— Start of QUOTED TEXT —

To learn more about Rehabilitation Through the Arts, visit rta-arts.org. Also be sure to check out the film, “Sing Sing,” wherever you can.
Follow When it Clicked wherever you get your podcasts, or listen ad-free on Amazon Music with your Prime Membership.
Stay up to date with us on Twitter, Facebook and Instagram at @LemonadaMedia.
Want to become a Lemonada superfan? Join us at joinsubtext.com/lemonadasuperfan.
Click this link for a list of current sponsors and discount codes for this and all other Lemonada series: lemonadamedia.com/sponsors.
To follow along with a transcript, go to lemonadamedia.com/show/ shortly after the air date.
See omnystudio.com/listener for privacy information.

— End of QUOTED TEXT —
— Start of PROVIDED DATA —

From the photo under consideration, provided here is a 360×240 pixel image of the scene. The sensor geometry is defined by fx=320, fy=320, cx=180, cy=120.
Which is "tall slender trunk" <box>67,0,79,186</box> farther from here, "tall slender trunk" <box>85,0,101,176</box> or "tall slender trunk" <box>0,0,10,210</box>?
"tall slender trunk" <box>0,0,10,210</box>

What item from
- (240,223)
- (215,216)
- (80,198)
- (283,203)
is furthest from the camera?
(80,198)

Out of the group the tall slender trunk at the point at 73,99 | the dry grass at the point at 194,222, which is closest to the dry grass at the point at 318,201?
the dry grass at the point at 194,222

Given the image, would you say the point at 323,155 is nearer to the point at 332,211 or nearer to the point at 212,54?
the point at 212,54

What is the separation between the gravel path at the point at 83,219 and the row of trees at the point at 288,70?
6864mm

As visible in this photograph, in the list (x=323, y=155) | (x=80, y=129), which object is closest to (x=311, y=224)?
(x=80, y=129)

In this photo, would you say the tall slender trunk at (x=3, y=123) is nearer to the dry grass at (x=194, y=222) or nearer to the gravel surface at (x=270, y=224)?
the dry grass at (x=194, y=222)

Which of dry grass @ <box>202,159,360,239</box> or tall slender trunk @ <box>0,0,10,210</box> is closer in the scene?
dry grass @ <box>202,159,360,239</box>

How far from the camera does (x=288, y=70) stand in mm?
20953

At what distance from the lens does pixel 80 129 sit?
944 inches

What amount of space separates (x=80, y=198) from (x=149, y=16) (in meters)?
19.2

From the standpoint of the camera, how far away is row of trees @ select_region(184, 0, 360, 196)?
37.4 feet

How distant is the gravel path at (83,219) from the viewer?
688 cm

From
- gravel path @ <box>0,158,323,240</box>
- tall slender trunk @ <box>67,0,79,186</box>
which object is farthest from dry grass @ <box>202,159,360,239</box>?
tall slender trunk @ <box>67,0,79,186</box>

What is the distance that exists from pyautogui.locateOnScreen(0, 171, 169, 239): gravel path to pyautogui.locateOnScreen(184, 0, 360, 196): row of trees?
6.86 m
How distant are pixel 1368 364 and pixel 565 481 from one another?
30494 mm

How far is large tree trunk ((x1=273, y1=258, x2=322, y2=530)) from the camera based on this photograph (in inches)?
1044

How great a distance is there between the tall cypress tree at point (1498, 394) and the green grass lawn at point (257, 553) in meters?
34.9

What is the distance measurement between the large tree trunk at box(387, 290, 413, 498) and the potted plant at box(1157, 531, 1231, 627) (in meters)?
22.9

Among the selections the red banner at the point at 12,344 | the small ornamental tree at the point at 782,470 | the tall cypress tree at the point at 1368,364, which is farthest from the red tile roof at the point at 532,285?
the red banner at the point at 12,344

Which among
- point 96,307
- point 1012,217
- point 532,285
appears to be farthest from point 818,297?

— End of PROVIDED DATA —

**SHORT PROBLEM A:** Which film do the show notes suggest checking out?
**SHORT PROBLEM B:** Write out the show notes starting with "Stay up to date" and going on through "us at joinsubtext.com/lemonadasuperfan.", substituting "Threads" for "Instagram".
The records are material apart from the show notes.

**EXERCISE ANSWER A:** "Sing Sing"

**EXERCISE ANSWER B:**
Stay up to date with us on Twitter, Facebook and Threads at @LemonadaMedia.
Want to become a Lemonada superfan? Join us at joinsubtext.com/lemonadasuperfan.